Thanks to a U.S. Constitution quirk, the Electoral College and not the nation’s popular vote decides who will be the country’s top executive. Most Americans would like that changed.
When voters cast ballots, they’re actually voting to send a slate of electors representing their preferred candidate to the Electoral College. Each state is assigned a number of electors equal to the sum of its U.S. senators (two) and members of the U.S. House of Representatives (which varies by population).
The winner of the vote in the Electoral College takes the presidency, even if the other candidate wins the national popular vote.
“The Electoral College is written into the Constitution, and it was designed at a time when we didn’t have mass, participatory democracy. Over time, we evolved into having the latter, and so a modern representative democracy is essentially grafted onto this ancient system,” said Kyle Kondik, communications director for the University of Virginia’s Center for Politics and managing editor of Sabato’s Crystal Ball, the center’s nonpartisan newsletter on American campaigns and elections.
“It can be a little clunky,” he said.
With 535 senators and representatives in Congress, and adding three for Washington, D.C., the total number of electors is 538. At least 270 votes are needed to win the presidency. How states allocate their electoral votes is determined by their constitutions; 48 states use a winner-take-all system, while in Maine and Nebraska electors are chosen in each of the states’ congressional districts, with the overall state winner receiving the two electors representing their senatorial delegations.
The Electoral College was put into the Constitution as a political compromise.
“The goals were to provide some degree of balance to small and large states when it comes to electing the president and to remove people from direct election of the president because they were ill-informed,” said Jennifer Lawless, the Leone Reaves and George W. Spicer Professor of Politics and professor of public policy.
“A major problem is that it affords disproportionate power to small states. This was true from the beginning, of course, but the population disparities have grown in a way that the founders could never have imagined,” she said.
The Electoral College dictates how candidates campaign because one can win the popular vote but lose the race in the Electoral College vote. Samuel Tilden, in 1876; Grover Cleveland, in 1888; Al Gore, in 2000; and Hillary Clinton, in 2016, suffered that fate.

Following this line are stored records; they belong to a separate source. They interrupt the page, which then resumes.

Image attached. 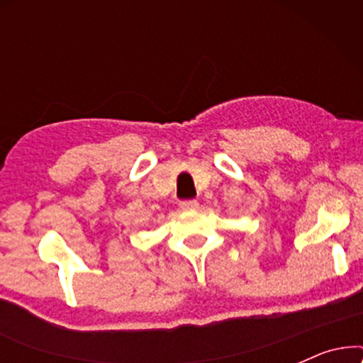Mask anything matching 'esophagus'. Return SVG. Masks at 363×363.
Instances as JSON below:
<instances>
[{"instance_id": "esophagus-1", "label": "esophagus", "mask_w": 363, "mask_h": 363, "mask_svg": "<svg viewBox=\"0 0 363 363\" xmlns=\"http://www.w3.org/2000/svg\"><path fill=\"white\" fill-rule=\"evenodd\" d=\"M180 208L183 211H191V210H196L198 208V201L196 200H183L180 203Z\"/></svg>"}]
</instances>
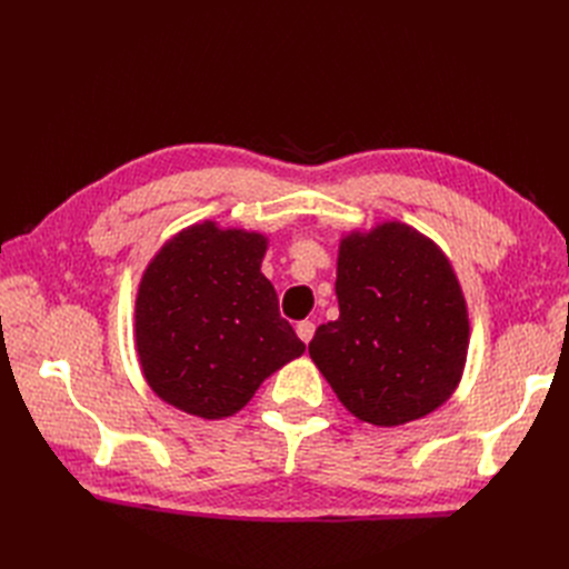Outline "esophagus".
Listing matches in <instances>:
<instances>
[{
	"label": "esophagus",
	"mask_w": 569,
	"mask_h": 569,
	"mask_svg": "<svg viewBox=\"0 0 569 569\" xmlns=\"http://www.w3.org/2000/svg\"><path fill=\"white\" fill-rule=\"evenodd\" d=\"M297 335H299V339L303 341V343H308L313 339V335H316V325L311 322V320H301L299 325H297Z\"/></svg>",
	"instance_id": "34e87169"
}]
</instances>
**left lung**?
Here are the masks:
<instances>
[{"label": "left lung", "mask_w": 569, "mask_h": 569, "mask_svg": "<svg viewBox=\"0 0 569 569\" xmlns=\"http://www.w3.org/2000/svg\"><path fill=\"white\" fill-rule=\"evenodd\" d=\"M339 318L308 353L356 418L393 427L439 408L468 353V311L437 244L403 222L341 242Z\"/></svg>", "instance_id": "8db88e82"}]
</instances>
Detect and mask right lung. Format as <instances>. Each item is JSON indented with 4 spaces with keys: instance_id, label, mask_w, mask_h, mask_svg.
I'll use <instances>...</instances> for the list:
<instances>
[{
    "instance_id": "1",
    "label": "right lung",
    "mask_w": 569,
    "mask_h": 569,
    "mask_svg": "<svg viewBox=\"0 0 569 569\" xmlns=\"http://www.w3.org/2000/svg\"><path fill=\"white\" fill-rule=\"evenodd\" d=\"M266 239L203 222L159 251L137 295L149 387L199 418L244 408L270 372L306 351L261 272Z\"/></svg>"
}]
</instances>
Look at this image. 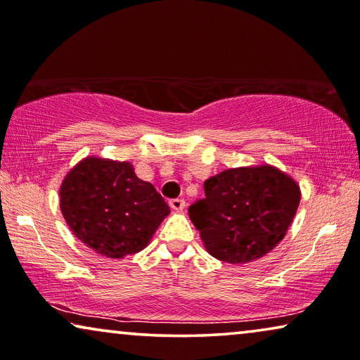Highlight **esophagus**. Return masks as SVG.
<instances>
[{
  "mask_svg": "<svg viewBox=\"0 0 360 360\" xmlns=\"http://www.w3.org/2000/svg\"><path fill=\"white\" fill-rule=\"evenodd\" d=\"M169 205L174 211H181L185 208V200L184 198H174V200L169 201Z\"/></svg>",
  "mask_w": 360,
  "mask_h": 360,
  "instance_id": "esophagus-1",
  "label": "esophagus"
}]
</instances>
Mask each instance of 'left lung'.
<instances>
[{"label": "left lung", "mask_w": 360, "mask_h": 360, "mask_svg": "<svg viewBox=\"0 0 360 360\" xmlns=\"http://www.w3.org/2000/svg\"><path fill=\"white\" fill-rule=\"evenodd\" d=\"M300 186L272 165L239 167L205 181V198L188 208L208 252L245 264L270 252L292 224Z\"/></svg>", "instance_id": "1"}]
</instances>
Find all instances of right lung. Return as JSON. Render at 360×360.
<instances>
[{
    "instance_id": "obj_1",
    "label": "right lung",
    "mask_w": 360,
    "mask_h": 360,
    "mask_svg": "<svg viewBox=\"0 0 360 360\" xmlns=\"http://www.w3.org/2000/svg\"><path fill=\"white\" fill-rule=\"evenodd\" d=\"M60 210L72 233L111 259L139 252L170 213L154 185L129 162L86 157L60 186Z\"/></svg>"
}]
</instances>
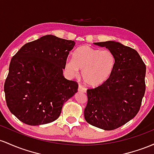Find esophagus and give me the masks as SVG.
I'll return each mask as SVG.
<instances>
[{"mask_svg":"<svg viewBox=\"0 0 154 154\" xmlns=\"http://www.w3.org/2000/svg\"><path fill=\"white\" fill-rule=\"evenodd\" d=\"M78 90L79 91H81V92H84L85 93L86 91V89L85 87H84V86H82V85H79V89H78Z\"/></svg>","mask_w":154,"mask_h":154,"instance_id":"obj_1","label":"esophagus"}]
</instances>
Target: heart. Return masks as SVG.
I'll return each instance as SVG.
<instances>
[{"instance_id": "1", "label": "heart", "mask_w": 154, "mask_h": 154, "mask_svg": "<svg viewBox=\"0 0 154 154\" xmlns=\"http://www.w3.org/2000/svg\"><path fill=\"white\" fill-rule=\"evenodd\" d=\"M116 63L115 55L110 50H100L84 45L74 51L72 60H67L65 69L72 76L77 75L79 70L82 71L84 84L95 87L110 79Z\"/></svg>"}]
</instances>
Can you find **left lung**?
Here are the masks:
<instances>
[{
    "label": "left lung",
    "mask_w": 154,
    "mask_h": 154,
    "mask_svg": "<svg viewBox=\"0 0 154 154\" xmlns=\"http://www.w3.org/2000/svg\"><path fill=\"white\" fill-rule=\"evenodd\" d=\"M115 55L116 67L110 78L94 89H87L84 118L91 125L113 130L137 115L146 91V67L137 51L116 41L97 42Z\"/></svg>",
    "instance_id": "obj_1"
}]
</instances>
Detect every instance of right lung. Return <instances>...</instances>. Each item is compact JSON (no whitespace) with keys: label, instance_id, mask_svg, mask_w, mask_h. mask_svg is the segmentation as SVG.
Wrapping results in <instances>:
<instances>
[{"label":"right lung","instance_id":"add662e5","mask_svg":"<svg viewBox=\"0 0 154 154\" xmlns=\"http://www.w3.org/2000/svg\"><path fill=\"white\" fill-rule=\"evenodd\" d=\"M74 46V41L47 35L25 44L11 58L4 92L8 109L19 120L38 126L58 119L79 87L63 76Z\"/></svg>","mask_w":154,"mask_h":154}]
</instances>
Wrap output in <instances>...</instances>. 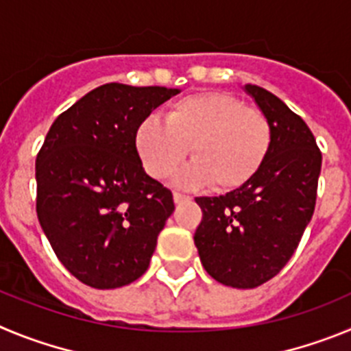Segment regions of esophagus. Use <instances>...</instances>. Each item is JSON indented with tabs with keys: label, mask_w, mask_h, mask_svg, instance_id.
I'll return each instance as SVG.
<instances>
[{
	"label": "esophagus",
	"mask_w": 351,
	"mask_h": 351,
	"mask_svg": "<svg viewBox=\"0 0 351 351\" xmlns=\"http://www.w3.org/2000/svg\"><path fill=\"white\" fill-rule=\"evenodd\" d=\"M173 199H175V203L180 204V203H185V201H191V197L185 194H182V192H173Z\"/></svg>",
	"instance_id": "34e87169"
}]
</instances>
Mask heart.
<instances>
[{
    "instance_id": "b5f03b06",
    "label": "heart",
    "mask_w": 351,
    "mask_h": 351,
    "mask_svg": "<svg viewBox=\"0 0 351 351\" xmlns=\"http://www.w3.org/2000/svg\"><path fill=\"white\" fill-rule=\"evenodd\" d=\"M271 145L269 119L229 93L182 97L168 108L166 122L145 117L134 132V147L148 175L168 178L192 147L195 160L180 173L178 183H211L217 191L250 183L264 168Z\"/></svg>"
}]
</instances>
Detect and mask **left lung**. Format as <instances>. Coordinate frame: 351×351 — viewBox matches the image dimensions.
Instances as JSON below:
<instances>
[{
	"instance_id": "left-lung-1",
	"label": "left lung",
	"mask_w": 351,
	"mask_h": 351,
	"mask_svg": "<svg viewBox=\"0 0 351 351\" xmlns=\"http://www.w3.org/2000/svg\"><path fill=\"white\" fill-rule=\"evenodd\" d=\"M245 89L273 128L269 157L245 187L195 197L203 210L194 234L201 262L211 278L236 289L262 285L285 267L313 217L322 168L301 117L258 85Z\"/></svg>"
}]
</instances>
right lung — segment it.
Listing matches in <instances>:
<instances>
[{
    "instance_id": "add662e5",
    "label": "right lung",
    "mask_w": 351,
    "mask_h": 351,
    "mask_svg": "<svg viewBox=\"0 0 351 351\" xmlns=\"http://www.w3.org/2000/svg\"><path fill=\"white\" fill-rule=\"evenodd\" d=\"M105 84L53 121L36 156V213L62 266L85 285L117 289L147 271L173 194L145 173L134 132L178 94Z\"/></svg>"
}]
</instances>
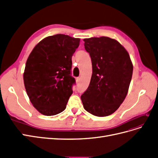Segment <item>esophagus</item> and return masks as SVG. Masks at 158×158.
I'll return each mask as SVG.
<instances>
[{
	"instance_id": "esophagus-1",
	"label": "esophagus",
	"mask_w": 158,
	"mask_h": 158,
	"mask_svg": "<svg viewBox=\"0 0 158 158\" xmlns=\"http://www.w3.org/2000/svg\"><path fill=\"white\" fill-rule=\"evenodd\" d=\"M76 83H79L80 82V77H77V78H76Z\"/></svg>"
}]
</instances>
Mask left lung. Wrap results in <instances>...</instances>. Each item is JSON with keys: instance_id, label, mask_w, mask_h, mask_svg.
I'll return each mask as SVG.
<instances>
[{"instance_id": "8db88e82", "label": "left lung", "mask_w": 158, "mask_h": 158, "mask_svg": "<svg viewBox=\"0 0 158 158\" xmlns=\"http://www.w3.org/2000/svg\"><path fill=\"white\" fill-rule=\"evenodd\" d=\"M84 41L92 59V75L81 99L85 111L106 117L116 111L127 96L132 76V61L125 47L115 40L100 37Z\"/></svg>"}]
</instances>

In 2020, President Joe Biden beat former President Donald Trump by more than 7 million votes nationally, but his Electoral College victory depended on outcomes of a few close states.

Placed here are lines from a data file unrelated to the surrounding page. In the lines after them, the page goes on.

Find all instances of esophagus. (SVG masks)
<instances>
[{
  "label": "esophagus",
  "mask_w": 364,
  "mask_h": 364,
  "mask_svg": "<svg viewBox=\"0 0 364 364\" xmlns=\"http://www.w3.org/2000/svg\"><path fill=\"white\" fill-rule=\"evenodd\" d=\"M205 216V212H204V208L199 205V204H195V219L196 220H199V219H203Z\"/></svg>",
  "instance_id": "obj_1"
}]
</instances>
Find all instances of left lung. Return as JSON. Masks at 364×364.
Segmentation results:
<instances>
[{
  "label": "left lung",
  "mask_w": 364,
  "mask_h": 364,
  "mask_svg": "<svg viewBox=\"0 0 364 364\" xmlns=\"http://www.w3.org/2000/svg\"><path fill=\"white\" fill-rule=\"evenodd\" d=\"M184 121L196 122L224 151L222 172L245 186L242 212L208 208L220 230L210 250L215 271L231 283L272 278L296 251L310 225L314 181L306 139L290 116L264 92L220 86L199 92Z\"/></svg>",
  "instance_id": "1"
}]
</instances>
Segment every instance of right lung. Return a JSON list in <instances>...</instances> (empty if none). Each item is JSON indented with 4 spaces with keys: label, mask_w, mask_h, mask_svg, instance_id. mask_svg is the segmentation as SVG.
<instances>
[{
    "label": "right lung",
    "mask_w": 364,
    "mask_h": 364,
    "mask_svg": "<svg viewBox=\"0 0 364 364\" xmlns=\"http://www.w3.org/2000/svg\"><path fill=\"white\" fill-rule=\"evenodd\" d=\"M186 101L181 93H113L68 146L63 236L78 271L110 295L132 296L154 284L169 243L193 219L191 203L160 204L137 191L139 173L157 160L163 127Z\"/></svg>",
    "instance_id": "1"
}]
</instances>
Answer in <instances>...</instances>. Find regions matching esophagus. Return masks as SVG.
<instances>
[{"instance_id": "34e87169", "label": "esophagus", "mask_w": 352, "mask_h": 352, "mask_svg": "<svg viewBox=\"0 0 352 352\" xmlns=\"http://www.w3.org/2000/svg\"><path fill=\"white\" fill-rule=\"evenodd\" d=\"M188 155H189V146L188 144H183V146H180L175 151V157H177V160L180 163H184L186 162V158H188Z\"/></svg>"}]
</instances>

That’s why modern candidates focus on a few states with close races. This year, they’re spending lots of time in Arizona, Georgia, Michigan, Nevada, North Carolina, Pennsylvania and Wisconsin.
“This is bad for civic engagement and democratic accountability,” Lawless said. “If the entire map was in play, then we would no longer have battleground states, where catering to a sliver of swing voters determines both parties’ campaign strategies.”

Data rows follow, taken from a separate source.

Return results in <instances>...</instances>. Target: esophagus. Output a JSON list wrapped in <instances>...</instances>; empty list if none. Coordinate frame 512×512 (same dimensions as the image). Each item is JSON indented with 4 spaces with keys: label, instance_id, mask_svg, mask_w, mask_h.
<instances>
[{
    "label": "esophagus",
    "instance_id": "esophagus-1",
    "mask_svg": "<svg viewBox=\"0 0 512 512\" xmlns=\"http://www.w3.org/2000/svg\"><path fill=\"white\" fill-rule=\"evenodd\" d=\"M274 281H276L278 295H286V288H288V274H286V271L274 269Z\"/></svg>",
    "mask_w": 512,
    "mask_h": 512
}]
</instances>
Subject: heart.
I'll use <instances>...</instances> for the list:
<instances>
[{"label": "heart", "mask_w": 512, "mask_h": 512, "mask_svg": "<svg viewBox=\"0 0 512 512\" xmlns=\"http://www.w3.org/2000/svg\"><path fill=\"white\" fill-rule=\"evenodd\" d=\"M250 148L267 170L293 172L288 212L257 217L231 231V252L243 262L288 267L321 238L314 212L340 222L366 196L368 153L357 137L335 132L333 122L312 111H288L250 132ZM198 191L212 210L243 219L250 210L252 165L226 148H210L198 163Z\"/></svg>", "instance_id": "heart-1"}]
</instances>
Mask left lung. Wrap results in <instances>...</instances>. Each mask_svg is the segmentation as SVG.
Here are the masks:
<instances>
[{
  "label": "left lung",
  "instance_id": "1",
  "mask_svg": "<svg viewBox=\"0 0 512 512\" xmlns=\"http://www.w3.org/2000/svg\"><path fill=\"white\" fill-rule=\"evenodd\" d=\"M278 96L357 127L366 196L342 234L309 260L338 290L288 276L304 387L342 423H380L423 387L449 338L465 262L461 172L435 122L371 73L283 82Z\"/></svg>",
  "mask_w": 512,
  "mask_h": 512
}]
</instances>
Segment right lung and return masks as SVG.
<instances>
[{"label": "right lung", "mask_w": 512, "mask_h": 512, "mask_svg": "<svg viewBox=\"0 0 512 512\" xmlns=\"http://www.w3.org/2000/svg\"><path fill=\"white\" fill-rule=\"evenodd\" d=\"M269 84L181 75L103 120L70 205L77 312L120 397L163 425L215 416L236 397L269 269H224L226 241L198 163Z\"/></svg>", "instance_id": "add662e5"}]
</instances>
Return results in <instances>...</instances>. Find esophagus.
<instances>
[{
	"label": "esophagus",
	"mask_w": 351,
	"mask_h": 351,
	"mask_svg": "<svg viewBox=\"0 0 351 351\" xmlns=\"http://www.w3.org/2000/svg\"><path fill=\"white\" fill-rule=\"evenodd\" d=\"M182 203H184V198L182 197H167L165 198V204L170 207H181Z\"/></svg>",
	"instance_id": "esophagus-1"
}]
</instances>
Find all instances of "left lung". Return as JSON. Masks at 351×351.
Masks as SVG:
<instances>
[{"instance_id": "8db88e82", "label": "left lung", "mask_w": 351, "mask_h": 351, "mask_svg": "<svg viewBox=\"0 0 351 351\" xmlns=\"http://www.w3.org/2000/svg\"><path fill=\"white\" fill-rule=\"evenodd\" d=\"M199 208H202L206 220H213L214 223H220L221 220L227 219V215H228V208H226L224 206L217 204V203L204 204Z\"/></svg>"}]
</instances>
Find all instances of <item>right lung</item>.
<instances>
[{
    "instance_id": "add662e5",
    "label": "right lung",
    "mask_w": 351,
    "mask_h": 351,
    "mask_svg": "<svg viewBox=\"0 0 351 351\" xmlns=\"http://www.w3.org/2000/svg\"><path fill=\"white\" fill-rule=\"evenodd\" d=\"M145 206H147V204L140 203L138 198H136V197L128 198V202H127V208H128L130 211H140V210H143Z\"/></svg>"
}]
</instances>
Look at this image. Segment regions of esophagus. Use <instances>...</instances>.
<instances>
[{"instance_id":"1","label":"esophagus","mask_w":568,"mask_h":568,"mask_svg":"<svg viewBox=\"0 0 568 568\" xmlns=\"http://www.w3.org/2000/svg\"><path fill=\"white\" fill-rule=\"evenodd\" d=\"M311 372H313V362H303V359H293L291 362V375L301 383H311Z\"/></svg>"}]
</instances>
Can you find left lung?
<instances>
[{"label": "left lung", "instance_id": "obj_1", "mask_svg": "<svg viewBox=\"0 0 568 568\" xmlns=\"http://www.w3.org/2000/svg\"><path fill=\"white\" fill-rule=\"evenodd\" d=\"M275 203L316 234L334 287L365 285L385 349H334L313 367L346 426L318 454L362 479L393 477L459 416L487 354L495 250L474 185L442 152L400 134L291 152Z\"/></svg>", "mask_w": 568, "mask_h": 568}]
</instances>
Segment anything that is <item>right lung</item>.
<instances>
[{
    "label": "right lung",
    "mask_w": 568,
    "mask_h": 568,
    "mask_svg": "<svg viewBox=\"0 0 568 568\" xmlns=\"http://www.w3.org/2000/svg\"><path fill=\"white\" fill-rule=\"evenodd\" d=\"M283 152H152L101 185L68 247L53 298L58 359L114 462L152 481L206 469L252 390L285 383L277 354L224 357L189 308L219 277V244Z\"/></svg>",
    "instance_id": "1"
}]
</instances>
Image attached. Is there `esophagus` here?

“Back in the 1960 election, Richard Nixon had a gimmick of visiting all 50 states,” Kondik said. “That sort of strategy made sense in 1960 because so many individual states were competitive. We had the Electoral College, but candidates could credibly compete for electoral votes all over the country.
“Now, we have a very competitive country overall, but relatively few of the states are competitive. This incentivizes the kind of state-specific targeting one sees today.”
The Electoral College has long been unpopular among voters and politicians. A September Pew Research Center poll showed 63% of Americans favor eliminating the college, including majorities of both Republicans and Democrats.